CentOS 8 は既に通常の CentOS Linux としてはサポートが終了しています。このページは新規構築を推奨するものではなく、過去環境の保守、移行前調査、設定の読み解きに使うためのレガシー Linux 手順です。新規構築では、現在サポートされているディストリビューションを利用してください。
この記事では、CentOS 8 で EPEL リポジトリを追加する手順と、EPEL を使う時に確認すべき点を整理します。EPEL は便利な追加リポジトリですが、CentOS 8 のような EOL 環境では、単に有効化するだけでなく、どのリポジトリから何を入れるのかを意識する必要があります。
EPEL とは何か
EPEL は Extra Packages for Enterprise Linux の略で、RHEL 系 Linux 向けに追加パッケージを提供するリポジトリです。標準リポジトリにないパッケージを入れたい場合に使われます。
| 項目 | 意味 |
| BaseOS / AppStream | CentOS 8 標準の主要リポジトリ |
| EPEL | 標準にない追加パッケージを提供するリポジトリ |
| EPEL Next | CentOS Stream 向け差分を扱うリポジトリ |
| module | CentOS 8 で導入された AppStream の提供単位 |
EPEL を追加する
CentOS 8 の当時の環境では、epel-release を導入して EPEL を有効化します。現在は CentOS 8 自体が EOL のため、ミラーや vault の状態も合わせて確認が必要です。

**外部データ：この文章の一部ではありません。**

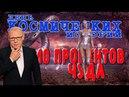 ДЕНЬ КОСМИЧЕСКИХ ИСТОРИЙ С ИГОРЕМ ПРОКОПЕНКО. 10 ПРОЦЕНТОВ ЧУДА. ЧУДЕСА МИРА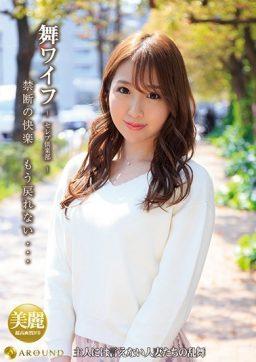 ARSO 20139 256x362 - [ARSO-20139] 舞ワイフ~セレブ倶楽部~ 139 Bride 黄色いヒョウ Around 花嫁、若妻 Kiiroi Hyou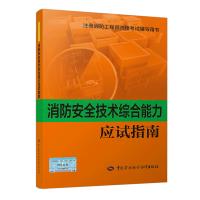 消防安全技术综合能力应试指南(2018年版)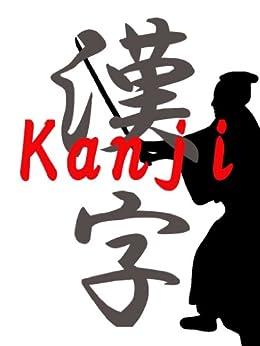 Kanji (English Edition) par [Kamagata, Yuki, Satachi, Shingo]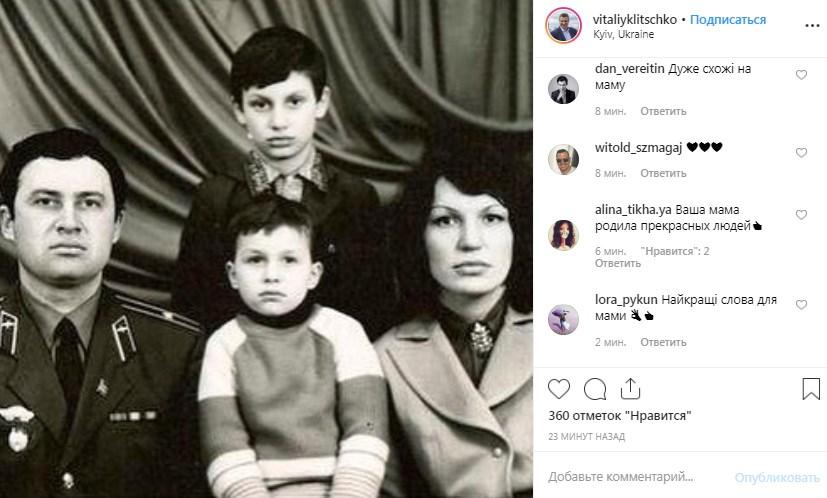Виталий Кличко опубликовал черно-белое фото своей семьи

dnf install -y epel-release
dnf repolist
dnf repolist all | grep -i epelEPEL から入るパッケージを確認する
EPEL を有効化した後は、パッケージがどのリポジトリから入るのかを確認します。あとから保守する時に、標準パッケージなのか EPEL 由来なのかが分からないと、更新や移行の判断が難しくなります。
dnf info package-name
dnf repoquery --info package-name
dnf repository-packages epel list installedEPEL と epel-next の違い
epel-next-release は、単に EPEL の新しい版という意味ではありません。CentOS Stream のような、RHEL より先行する環境で必要になる差分を補う位置づけです。CentOS Linux 8 と CentOS Stream では前提が違うため、混同しない方が安全です。
- CentOS Linux 8 では、まず通常の EPEL を確認します。
- CentOS Stream では、EPEL Next が必要になる場合があります。
- リポジトリを増やすほど、どこから入ったパッケージかの把握が重要になります。
EOL 後の注意
CentOS 8 はサポート終了済みのため、現在は EPEL を追加して延命するより、サポート中の OS へ移行する方が基本です。この記事は、既存環境の調査や過去構成の読み解き用として扱うのが自然です。
まとめ
EPEL は CentOS 8 で不足するパッケージを補う便利なリポジトリです。ただし、リポジトリを追加することは、管理対象を増やすことでもあります。どのパッケージがどこから入ったのかを確認し、EPEL、EPEL Next、AppStream の違いを分けて見ることが重要です。